__Things to do__
a. Name the cars the writer raced, as listed in the article about tuned exhaust systems below.
b. In the article about tuned exhaust systems below, where did Robin Thomas relocate before coming up with the concept of Power Flow Systems?
c. Carry the article about tuned exhaust systems below forward from its last sentence.

__Exercise text__
Okay, I admit it. I was a hot-rodder as a kid. Shortly after I was old enough to drive, a buddy and I began campaigning an old Ford on the second-gear, stock-car circuit around Anchorage and Fairbanks, Alaska. Later, I raced a Triumph TR3B and an Austin Healey 3000 in Sports Car Club of America gymkhana events around New Mexico. I didn’t win very often, but I had great fun in the process (until I realized how much money it was costing me).
We performed various tricks to improve horsepower and speed on all three cars, occasionally porting, polishing and relieving and fitting tuned exhaust systems. Tuned exhausts were well established in hot rodding as a relatively easy method of adding power.
Adapting a tuned exhaust system to an airplane is theoretically an easy process, though FAA certification can complicate anything. Aeronautical engineer Robin Thomas of St. Thomas, Virgin Islands, first fought the STC wars with the FAA about laminar flow speed mods for Cherokees. In the mid ’90s, Thomas came up with the concept of Power Flow Systems after relocating to Daytona Beach, Fla.

__Dataset extract__
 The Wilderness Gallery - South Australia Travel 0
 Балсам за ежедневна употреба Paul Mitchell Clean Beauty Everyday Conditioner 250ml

__Expected responses__
a. An old Ford, a Triumph TR3B, and an Austin Healey 3000.

b. Daytona Beach, Fla.

c.
In 1999, the engineer applied his exhaustive ideas to airplanes powered by the 150/160 hp Lycoming O-320, one of the most popular and durable engines in the business. The aircraft models included a variety of Piper Cherokees and Cessna Skyhawks, plus the Grumman American Traveler and Cheetah. He later expanded his development efforts to the 180 hp Lycoming O-360 and 200 hp Lycoming IO-360, engines installed on Grumman Tigers, Cessna Cardinals and virtually all Mooneys built through 1975.
There’s nothing magical about “tuning” an exhaust system. The concept isn’t that difficult to understand. Most conventional aircraft engines operate on a four-stroke cycle: intake, compression, power and exhaust. In this case, only the last stroke is of concern.
In a perfect exhaust system, the engine should evacuate nearly all burned gases from each cylinder immediately after the power stroke. Unfortunately, most exhaust systems aren’t very efficient at scavenging the byproducts of combustion. When the engine attempts to expel the exhaust after the power stroke, the spent gases have four possible routes. They can either follow the ideal path—out the exhaust pipe—or they can try to back up into the other three cylinders. Any backpressure is obviously counterproductive.
Most standard exhaust systems leave behind as much as 20% of those gases. There are two consequences to this. First, if burned gases remain in the cylinder when the engine starts back through the cycle on its intake stroke, there’s less room for the new mixture. Second, by definition, the preburned gases won’t ignite and burn very well the next time around, which results in a loss of power.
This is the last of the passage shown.